> Records supplied:
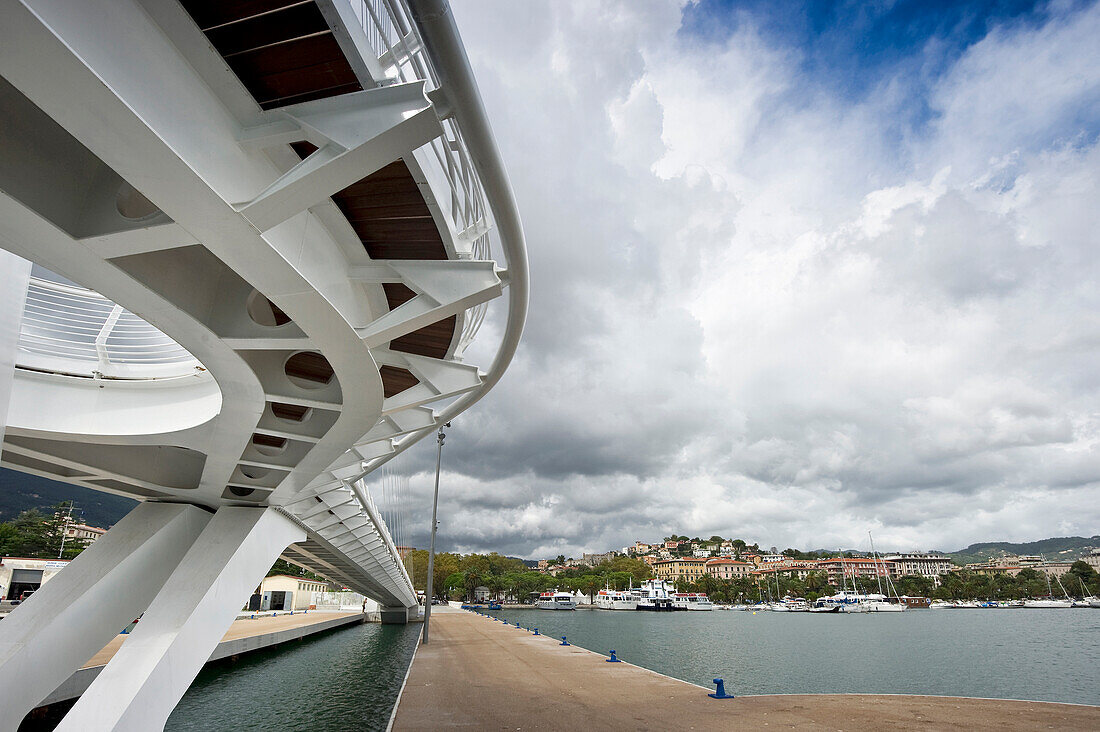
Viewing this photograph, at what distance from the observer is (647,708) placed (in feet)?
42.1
...
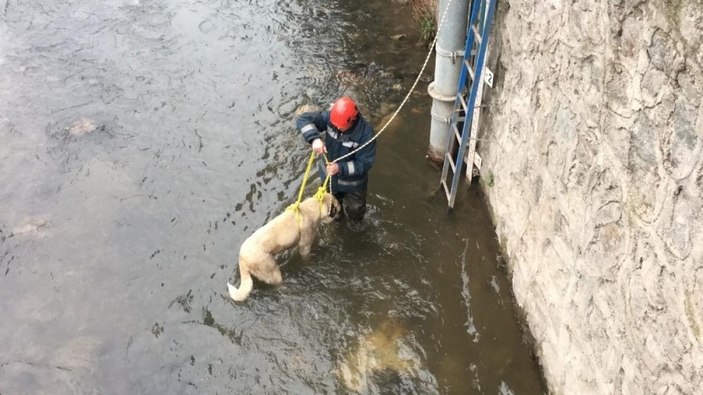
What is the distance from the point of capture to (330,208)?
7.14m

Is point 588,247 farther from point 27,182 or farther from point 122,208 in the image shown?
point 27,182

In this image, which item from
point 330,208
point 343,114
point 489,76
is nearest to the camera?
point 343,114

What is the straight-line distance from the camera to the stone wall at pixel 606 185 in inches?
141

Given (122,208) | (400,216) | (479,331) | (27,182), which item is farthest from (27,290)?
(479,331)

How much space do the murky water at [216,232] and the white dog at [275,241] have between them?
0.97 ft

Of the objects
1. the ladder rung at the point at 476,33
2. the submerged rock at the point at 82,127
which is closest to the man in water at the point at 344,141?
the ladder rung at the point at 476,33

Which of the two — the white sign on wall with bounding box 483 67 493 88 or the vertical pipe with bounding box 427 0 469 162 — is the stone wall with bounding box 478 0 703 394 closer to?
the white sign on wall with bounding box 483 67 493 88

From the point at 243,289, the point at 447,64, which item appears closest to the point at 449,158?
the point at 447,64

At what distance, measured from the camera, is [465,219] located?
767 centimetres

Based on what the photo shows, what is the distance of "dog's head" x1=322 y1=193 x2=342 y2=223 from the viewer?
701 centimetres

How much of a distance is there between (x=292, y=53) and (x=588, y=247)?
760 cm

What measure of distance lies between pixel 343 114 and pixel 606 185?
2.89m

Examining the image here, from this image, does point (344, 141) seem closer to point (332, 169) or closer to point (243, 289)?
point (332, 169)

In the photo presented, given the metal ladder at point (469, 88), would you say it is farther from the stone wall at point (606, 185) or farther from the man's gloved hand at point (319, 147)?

> Exercise:
Revise the stretch from the line containing "Examining the image" through the line containing "In the photo" by replacing "metal ladder" with "steel ladder", and give back only those lines with everything else unchanged.

> Task result:
Examining the image here, from this image, does point (344, 141) seem closer to point (332, 169) or closer to point (243, 289)?
point (332, 169)

In the photo presented, given the steel ladder at point (469, 88), would you say it is farther from the stone wall at point (606, 185) or farther from the man's gloved hand at point (319, 147)?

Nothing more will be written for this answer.